Творчество Диаса Валеева.




К тайне гения



      «На мой взгляд, нет ни одного крупного явления в современной российской поэзии и прозе,— писал однажды один критик (не буду уточнять его имени, это неважно),— которое не было бы своевременно, по достоинству —и на весьма высоком уровне — не оценено критической мыслью». («ЛГ», 1978).

              Мы ищем истину. Мы жаждем света,
              И жертвами становимся законов,
              Открытых нами... Это ль не забавно?
              В эпохе собираются века,
              А мы не отошли от мотылька,
              Летящего в огонь!.. О мирозданье,
              Нас мучащее жаждою познанья,
              Ты человечеству ломало крылья.
              За дерзость мысли...
Нет ни одного крупного явления в литературе, которое не было бы оценено?
              ...Одна свобода
              Из всех навек дана мне. То свобода
              Дрожащей кисти над металлом синим.
              Ее отнять нельзя...
              Свобода эта —
              Затянутое самоубийство
              Творца над матерьялом неподатным,
              Мне ей дышать и упиваться всласть.
      А вот строки другого современного поэта, от которых мою душу сразу же взяла дрожь:
              Завершается труд, раскрывается вся панорама:
              из невиданных руд для постройки извлек я металл.
      Эти строки безвестный гениальный поэт пишет в 1956 году в одиночке Владимирской тюрьмы.
              К огню и стуже — не к лазури —
              Я был назначен в вышине,
              Чуть Яросвет, в грозе и буре,
              Остановил свой луч на мне.
              Чтоб причастился ум мой тайнам,
              Дух возрастал и крепла стать,
              Был им ниспослан жгучий даймон
              В глаза мне молнией блистать.
              И дрогнул пред гонцом небесным
              Состав мой в детский, давний миг,
              Когда, взглянув на Кремль
              телесный,
              Я Кремль заоблачный постиг...
      Не буду называть имен поэтов, чьи строки привожу здесь. Аналогичные явления можно встретить и в живописи, и в музыке. Имя художника... Впрочем, не буду приводить и его. Что оно скажет сознанию читающего эти строки? А между тем этот восьмидесятилетний мастер, в прошлом театральный художник, жил не где-нибудь в далекой Чухломе, а в Москве — в Фурманном переулке, в доме, что стоит чуть наискосок от музея Васнецова. Его мир — портреты-картины вечных людей, вечных персонажей мировой истории и искусства: Жанны д’Арк, Толстого, Леонардо да Винчи, Будды, Ломоносова — поражал меня всегда какой-то своей необыкновенной духовностью. В своих наездах в Москву я часто пытался заинтересовать творчеством и судьбой этого художника многих «критиков». Но безрезультатно. Конечно, моих собеседников можно было понять: художник такого примерно ранга, как Леонардо? Сейчас, здесь?! В каком-то заурядном Фурманном переулке, в обыкновенном пятиэтажном доме с темной, пахнущей кошками лестницей? И совершенно неизвестен?! Да что вы, этого не может быть!

• Записи данных:
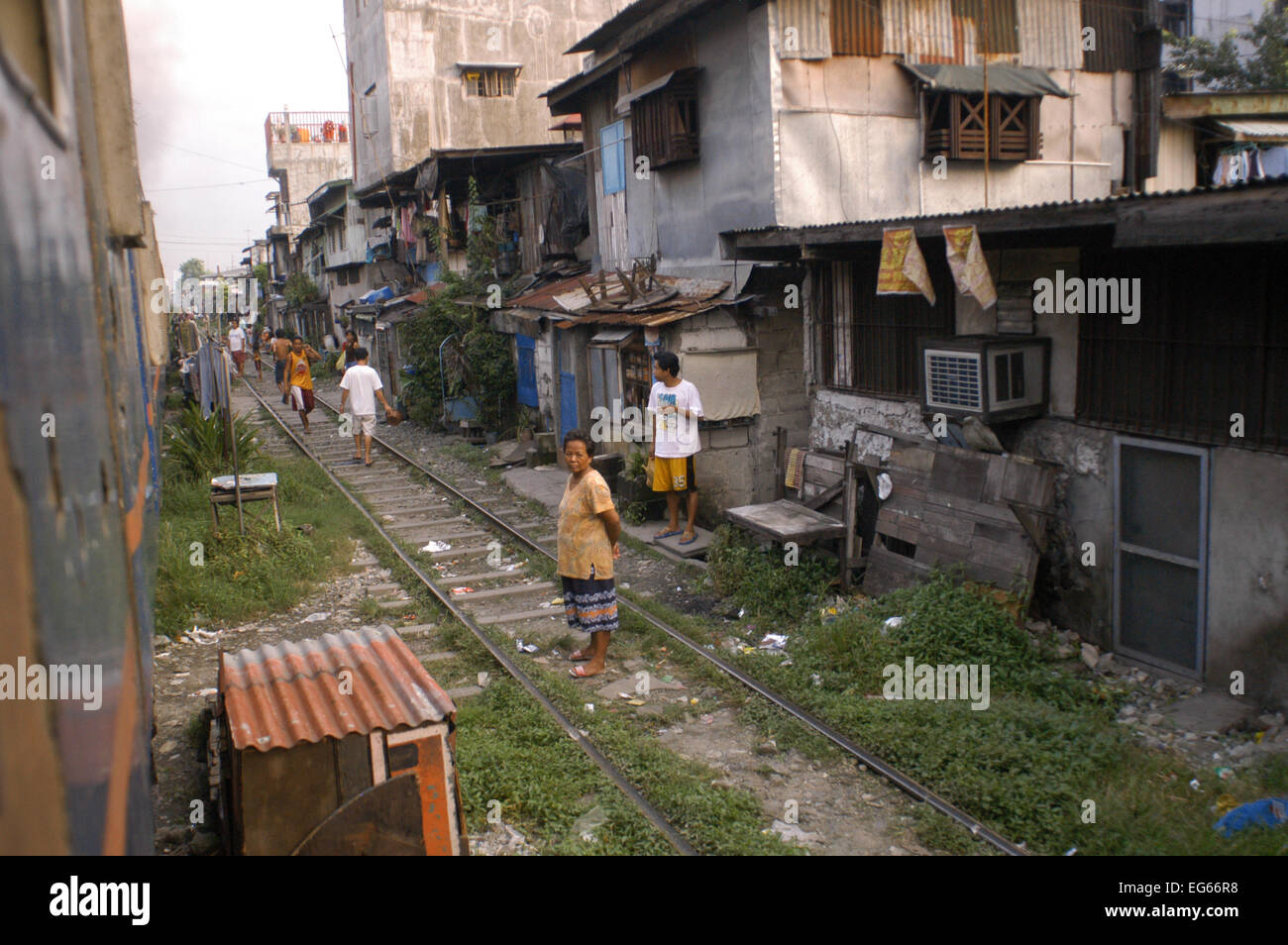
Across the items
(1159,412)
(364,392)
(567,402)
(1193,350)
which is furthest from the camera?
(567,402)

• Поставленная цель: Продолжите очерк о непризнанных гениях, начав сразу после его последней фразы. Перечень здесь никакой роли не играет.

• Ответ на задачу:
      С такой логикой, конечно, не потратишь пятак на то, чтобы проехать в метро до станции «Красные ворота», что рядом с Фурманным переулком, пройти квартал и постучаться в мастерскую художника*.

      * Все-таки не удержусь, назову имена. Имена поэтов - Константин Скворцов, Даниил Андреев, имя художника - Евгений Спасский. Я оказался прав: вышли в свет книга "Роза мира" и сборники стихов гениального Даниила Андреева, книги Константина Скворцова, прошли первые посмертные выставки картин Евгения Спасского - Д.В.

      Старый мастер ежедневно работал с кистью у мольберта по восемь, девять часов. Что ему слава? Она была далеко от него всю жизнь и не так уж нужна в последние годы. Что ему чья-то логика? Бог с ней, надо успеть высказать невысказанное, успеть реализовать себя. «Одна свобода из всех дана мне. То свобода дрожащей кисти...».
      При всей любви к комплиментам, при всем их щедром расточительстве массовая критика во все времена уверена в одном: гениальный художник в текущей современной действительности что-то вроде нонсенса.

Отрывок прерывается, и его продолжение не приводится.